They may look pretty -- but these lionfish are predatory and venomous.
And are wreaking havoc off the coast of Lebanon.
Fisherman Hassan Younes has been diving the same waters off his coastal hometown for three decades.
He has never seen anything like this.
Native species are disappearing and invasive lionfish are taking their place.
(SOUNDBITE) (Arabic) LEBANESE FISHERMAN, HASSAN YOUNES, SAYING:
"Many times, and it is not just me, many fishermen are the same, we go out to sea and come back empty-handed because there is little fish."
There are however plenty of lionfish.
Native to the Red Sea, and the Indo-Pacific region, they are pretty good at eating.
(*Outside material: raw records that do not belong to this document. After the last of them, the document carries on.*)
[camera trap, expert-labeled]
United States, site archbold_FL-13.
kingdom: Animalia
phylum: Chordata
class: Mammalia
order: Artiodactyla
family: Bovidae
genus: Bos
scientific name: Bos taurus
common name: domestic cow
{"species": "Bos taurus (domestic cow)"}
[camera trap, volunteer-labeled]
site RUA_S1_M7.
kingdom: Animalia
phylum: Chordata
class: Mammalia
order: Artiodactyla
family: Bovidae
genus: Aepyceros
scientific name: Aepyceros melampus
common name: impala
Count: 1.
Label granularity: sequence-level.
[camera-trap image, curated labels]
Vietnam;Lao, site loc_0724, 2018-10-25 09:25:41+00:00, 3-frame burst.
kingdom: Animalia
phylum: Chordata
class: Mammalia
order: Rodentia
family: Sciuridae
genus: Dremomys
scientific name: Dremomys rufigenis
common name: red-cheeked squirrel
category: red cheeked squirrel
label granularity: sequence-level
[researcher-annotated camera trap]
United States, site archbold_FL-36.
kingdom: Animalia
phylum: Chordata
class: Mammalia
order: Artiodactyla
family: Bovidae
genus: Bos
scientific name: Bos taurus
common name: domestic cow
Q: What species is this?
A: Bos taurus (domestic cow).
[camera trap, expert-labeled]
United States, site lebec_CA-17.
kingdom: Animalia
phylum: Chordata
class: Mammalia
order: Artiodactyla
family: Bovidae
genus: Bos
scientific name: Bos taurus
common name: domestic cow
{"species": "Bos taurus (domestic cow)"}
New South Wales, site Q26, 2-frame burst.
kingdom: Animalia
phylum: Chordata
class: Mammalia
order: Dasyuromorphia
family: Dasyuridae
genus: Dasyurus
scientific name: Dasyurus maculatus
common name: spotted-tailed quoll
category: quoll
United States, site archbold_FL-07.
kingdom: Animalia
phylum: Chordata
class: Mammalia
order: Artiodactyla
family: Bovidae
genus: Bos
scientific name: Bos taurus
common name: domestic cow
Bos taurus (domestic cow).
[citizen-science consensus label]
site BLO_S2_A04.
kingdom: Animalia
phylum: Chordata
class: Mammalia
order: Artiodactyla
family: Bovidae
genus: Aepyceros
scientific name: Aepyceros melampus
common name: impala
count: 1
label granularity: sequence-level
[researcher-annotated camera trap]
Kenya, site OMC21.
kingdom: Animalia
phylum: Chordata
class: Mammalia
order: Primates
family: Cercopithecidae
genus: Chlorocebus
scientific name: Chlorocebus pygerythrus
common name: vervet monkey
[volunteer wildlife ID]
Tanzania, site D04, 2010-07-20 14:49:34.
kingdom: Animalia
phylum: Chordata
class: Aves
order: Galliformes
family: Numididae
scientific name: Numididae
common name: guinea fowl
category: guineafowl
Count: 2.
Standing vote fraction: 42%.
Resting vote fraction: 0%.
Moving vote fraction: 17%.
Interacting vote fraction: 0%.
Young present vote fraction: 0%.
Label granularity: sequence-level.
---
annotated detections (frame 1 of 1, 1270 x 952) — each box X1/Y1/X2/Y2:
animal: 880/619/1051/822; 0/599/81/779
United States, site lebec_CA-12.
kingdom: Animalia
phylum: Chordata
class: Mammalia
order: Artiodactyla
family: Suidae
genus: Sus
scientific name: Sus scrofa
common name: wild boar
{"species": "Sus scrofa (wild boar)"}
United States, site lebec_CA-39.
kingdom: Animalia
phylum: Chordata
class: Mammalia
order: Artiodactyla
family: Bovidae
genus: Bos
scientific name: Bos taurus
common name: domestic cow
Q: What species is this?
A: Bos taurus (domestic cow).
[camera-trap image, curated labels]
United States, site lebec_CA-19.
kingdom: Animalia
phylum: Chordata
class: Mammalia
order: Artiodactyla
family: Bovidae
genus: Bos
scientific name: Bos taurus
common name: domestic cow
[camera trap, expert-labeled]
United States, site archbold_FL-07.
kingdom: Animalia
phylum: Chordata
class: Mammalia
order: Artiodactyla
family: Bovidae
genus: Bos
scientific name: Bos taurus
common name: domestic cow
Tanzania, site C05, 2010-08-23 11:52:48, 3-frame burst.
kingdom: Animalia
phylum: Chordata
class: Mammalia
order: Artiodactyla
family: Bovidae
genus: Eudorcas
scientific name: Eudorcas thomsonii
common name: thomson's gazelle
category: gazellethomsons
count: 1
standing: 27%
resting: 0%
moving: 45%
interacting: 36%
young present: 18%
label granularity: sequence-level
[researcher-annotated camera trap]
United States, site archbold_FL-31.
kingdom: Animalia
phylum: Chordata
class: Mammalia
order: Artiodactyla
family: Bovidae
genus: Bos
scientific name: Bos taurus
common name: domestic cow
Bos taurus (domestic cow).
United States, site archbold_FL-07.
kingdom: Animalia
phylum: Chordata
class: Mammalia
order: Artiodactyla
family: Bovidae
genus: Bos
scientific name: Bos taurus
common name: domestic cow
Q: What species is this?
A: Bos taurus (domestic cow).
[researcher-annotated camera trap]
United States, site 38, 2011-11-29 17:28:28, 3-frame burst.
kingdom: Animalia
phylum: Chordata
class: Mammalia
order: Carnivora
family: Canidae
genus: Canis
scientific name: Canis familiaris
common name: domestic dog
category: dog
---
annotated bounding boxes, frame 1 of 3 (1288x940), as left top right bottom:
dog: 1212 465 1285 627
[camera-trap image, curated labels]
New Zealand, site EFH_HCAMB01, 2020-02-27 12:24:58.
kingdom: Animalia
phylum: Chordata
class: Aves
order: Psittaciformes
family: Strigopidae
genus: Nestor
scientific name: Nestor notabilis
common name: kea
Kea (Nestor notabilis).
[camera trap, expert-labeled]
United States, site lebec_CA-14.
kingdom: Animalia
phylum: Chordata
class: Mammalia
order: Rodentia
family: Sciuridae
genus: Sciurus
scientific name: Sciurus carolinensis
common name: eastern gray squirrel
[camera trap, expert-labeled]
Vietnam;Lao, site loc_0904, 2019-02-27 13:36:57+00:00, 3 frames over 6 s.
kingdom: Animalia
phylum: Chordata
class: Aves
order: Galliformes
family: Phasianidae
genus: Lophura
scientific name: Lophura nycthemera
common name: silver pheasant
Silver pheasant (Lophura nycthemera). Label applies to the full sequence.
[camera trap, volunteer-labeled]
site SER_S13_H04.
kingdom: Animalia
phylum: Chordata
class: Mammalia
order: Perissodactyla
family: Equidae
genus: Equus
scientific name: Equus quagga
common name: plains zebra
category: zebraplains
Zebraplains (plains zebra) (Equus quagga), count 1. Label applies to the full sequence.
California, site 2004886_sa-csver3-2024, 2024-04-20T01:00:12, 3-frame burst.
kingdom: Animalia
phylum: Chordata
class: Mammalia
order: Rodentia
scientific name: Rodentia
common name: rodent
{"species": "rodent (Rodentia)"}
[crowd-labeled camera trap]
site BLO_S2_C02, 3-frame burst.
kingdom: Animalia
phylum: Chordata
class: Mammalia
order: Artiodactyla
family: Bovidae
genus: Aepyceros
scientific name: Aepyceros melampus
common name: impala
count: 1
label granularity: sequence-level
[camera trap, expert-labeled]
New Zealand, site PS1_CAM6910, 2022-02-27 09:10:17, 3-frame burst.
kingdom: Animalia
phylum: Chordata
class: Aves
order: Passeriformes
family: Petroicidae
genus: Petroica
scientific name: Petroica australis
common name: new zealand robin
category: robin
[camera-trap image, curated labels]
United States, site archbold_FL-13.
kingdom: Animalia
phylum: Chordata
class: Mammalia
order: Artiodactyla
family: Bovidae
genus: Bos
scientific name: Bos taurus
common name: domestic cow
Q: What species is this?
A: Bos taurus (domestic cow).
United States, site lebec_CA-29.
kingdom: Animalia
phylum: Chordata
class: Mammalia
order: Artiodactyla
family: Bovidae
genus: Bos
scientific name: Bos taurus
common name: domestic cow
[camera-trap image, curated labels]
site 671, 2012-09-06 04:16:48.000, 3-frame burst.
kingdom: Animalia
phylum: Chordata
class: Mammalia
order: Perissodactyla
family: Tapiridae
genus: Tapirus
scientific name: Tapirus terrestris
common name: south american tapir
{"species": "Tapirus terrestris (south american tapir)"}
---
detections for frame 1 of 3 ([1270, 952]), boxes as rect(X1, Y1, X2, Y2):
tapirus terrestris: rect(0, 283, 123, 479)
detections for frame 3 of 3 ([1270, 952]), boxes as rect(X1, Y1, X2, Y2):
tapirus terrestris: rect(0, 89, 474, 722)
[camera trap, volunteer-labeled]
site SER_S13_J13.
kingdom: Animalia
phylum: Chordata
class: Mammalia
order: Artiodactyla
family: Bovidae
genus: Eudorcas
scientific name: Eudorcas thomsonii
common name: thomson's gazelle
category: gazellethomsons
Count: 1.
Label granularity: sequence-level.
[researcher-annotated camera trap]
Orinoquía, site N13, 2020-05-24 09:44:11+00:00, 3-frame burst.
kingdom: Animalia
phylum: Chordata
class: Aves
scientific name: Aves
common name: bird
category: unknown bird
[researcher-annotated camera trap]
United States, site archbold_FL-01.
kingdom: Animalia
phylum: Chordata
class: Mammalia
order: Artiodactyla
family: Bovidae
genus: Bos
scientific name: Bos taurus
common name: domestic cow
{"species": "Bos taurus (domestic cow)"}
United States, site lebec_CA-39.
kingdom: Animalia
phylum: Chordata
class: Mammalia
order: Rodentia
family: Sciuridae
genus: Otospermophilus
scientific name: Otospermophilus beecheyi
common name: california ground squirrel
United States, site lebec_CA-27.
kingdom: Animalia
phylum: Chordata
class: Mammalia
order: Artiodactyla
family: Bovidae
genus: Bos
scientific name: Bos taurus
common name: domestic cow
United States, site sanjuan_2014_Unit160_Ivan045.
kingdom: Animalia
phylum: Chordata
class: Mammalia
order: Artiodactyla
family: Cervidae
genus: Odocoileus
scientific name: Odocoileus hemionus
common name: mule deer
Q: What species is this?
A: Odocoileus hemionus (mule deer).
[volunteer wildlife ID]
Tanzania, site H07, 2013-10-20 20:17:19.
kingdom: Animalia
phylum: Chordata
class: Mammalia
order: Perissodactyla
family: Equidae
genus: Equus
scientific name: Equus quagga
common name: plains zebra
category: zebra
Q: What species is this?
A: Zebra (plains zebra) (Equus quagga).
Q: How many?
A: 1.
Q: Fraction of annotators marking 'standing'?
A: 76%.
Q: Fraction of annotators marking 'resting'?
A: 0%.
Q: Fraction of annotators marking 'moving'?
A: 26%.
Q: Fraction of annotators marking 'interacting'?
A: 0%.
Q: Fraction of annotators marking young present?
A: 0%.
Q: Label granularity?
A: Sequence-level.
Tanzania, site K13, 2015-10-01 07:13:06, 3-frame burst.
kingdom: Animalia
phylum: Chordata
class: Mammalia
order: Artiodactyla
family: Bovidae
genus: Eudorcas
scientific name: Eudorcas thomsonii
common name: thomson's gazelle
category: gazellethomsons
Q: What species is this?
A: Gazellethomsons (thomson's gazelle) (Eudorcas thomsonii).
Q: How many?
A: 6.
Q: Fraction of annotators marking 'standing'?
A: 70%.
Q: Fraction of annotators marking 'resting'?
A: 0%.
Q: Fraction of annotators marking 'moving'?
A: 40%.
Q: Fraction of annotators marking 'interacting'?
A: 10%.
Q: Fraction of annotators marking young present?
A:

(SOUNDBITE) (Arabic) FISHERMAN, ATALLAH SIBLINI, SAYING:
"This fish is like genocide. It settles and takes up the place of everything. It does not coexist with along with other fish. They mainly live where the sea bass does so sea bass numbers have radically decreased. They eat everything, they even eat each other if they can't find anything to eat."
Experts say they've spread for a number of reasons.
The expansion of the Suez Canal which connects the Red Sea and the Mediterranean is one.
And warming waters as a result of climate change -- another.
They are threatening coral reefs and fish stocks.
Lebanese waters are already weakened by overfishing and pollution.
But there may be a solution... eating them.
Environmentalists in Lebanon say the livelihoods of the fishermen and the survival of the marine ecosystem may depend on it.
(SOUNDBITE) (Arabic) ENVIRONMENTALIST, JINA TALJ, SAYING:
"Luckily for us, it is also one of the tastiest types of fish today in the sea and we are encouraging the fishermen and people to ask for it in restaurants and fish markets."